Patients and families often have the idea that transplantation is uniformly effective and carries a relatively low risk of significant complications, neither of which is the case.^3-5 In discussing lung transplantation, Trulock⁶ has stated, "Lung transplantation is a treatment, not a cure, and it is not a panacea." A common maxim among transplantation physicians is "Transplantation involves trading one disease for another." For CF, however, a more correct saying might be "Lung transplantation for CF involves trading part of one disease for an entire second disease." One trades the lung disease of CF for the entirety of potential complications inherent in lung transplantation, complications ranging from surgical to infectious to drug-related.⁷ Even after lung transplantation, the nonpulmonary manifestations of CF such as electrolyte abnormalities, pancreatic insufficiency, and risk of bowel obstruction will remain. The proximal, nontransplanted, respiratory tract including the sinuses and native trachea can harbor microorganisms that can in turn infect the transplanted lung.

In their eagerness to embrace a potential solution to the unrelenting progression of CF lung disease, families and patients may adopt unrealistic expectations of the procedure as they naively accept or ignore the risks of transplantation. If the posttransplant course is complicated, the consequences of this mind-set on the part of the family may include anger directed at CF and transplant physicians, guilt, or both. The difficulty of predicting outcome after transplantation coupled with an often unrealistic expectation of the procedure leads us to question the possibility of truly informed consent for lung transplantation in this population. This may be especially true for children with CF, who may comprehend little of the significance of the choices they and their parents make.

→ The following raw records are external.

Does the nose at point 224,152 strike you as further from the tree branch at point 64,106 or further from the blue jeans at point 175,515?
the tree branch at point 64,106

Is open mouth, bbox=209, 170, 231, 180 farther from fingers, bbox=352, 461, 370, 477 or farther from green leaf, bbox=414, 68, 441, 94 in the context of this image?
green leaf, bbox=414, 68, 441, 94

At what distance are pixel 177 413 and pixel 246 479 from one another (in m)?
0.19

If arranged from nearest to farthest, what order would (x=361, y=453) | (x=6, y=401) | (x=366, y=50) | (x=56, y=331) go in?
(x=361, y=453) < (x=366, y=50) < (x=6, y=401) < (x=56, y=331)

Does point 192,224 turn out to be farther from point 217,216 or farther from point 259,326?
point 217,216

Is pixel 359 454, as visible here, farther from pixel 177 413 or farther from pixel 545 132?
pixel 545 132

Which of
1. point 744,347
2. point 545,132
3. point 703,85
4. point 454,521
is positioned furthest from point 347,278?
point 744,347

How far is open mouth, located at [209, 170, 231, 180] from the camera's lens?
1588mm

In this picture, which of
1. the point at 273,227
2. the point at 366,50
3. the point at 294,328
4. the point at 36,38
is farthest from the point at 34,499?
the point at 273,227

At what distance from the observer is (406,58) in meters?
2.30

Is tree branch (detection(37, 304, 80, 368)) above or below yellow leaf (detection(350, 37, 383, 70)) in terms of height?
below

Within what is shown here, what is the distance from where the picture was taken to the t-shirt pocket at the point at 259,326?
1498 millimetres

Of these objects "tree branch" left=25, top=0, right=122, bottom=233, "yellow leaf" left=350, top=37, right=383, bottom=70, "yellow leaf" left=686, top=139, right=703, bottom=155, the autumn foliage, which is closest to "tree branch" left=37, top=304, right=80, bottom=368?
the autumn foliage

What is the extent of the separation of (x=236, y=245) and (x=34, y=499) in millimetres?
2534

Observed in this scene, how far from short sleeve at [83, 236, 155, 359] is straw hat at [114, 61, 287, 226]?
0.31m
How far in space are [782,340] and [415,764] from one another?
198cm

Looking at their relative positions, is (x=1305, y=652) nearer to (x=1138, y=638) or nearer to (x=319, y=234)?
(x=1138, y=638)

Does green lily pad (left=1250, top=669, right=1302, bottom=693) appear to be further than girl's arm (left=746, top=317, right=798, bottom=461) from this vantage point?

Because most CF patients are not listed for transplant at their own CF center, 2 separate health care teams are often involved in their care before transplantation: their own CF team and the transplant team. This can result in confusion and insecurity in patients and their families. In some instances, disagreements as to how to treat patients arise between the 2 health care teams. For example, severely ill CF patients are commonly treated with intravenous anti-pseudomonal antibiotics. Because the repeated use of such aggressive therapy has been associated with the emergence of antibiotic-resistant airway flora,⁸ which is a potential contraindication to lung transplantation,^9,10 the transplant team may intervene to minimize this form of therapy. Unless the reasons for this change in management are explained clearly to the patient and family, they may distrust the clinical skills of the transplant physicians. If the change is explained well to the family and patient without including the regular CF care team, the family's confidence in and their relationship with their long-term CF physician may be undermined.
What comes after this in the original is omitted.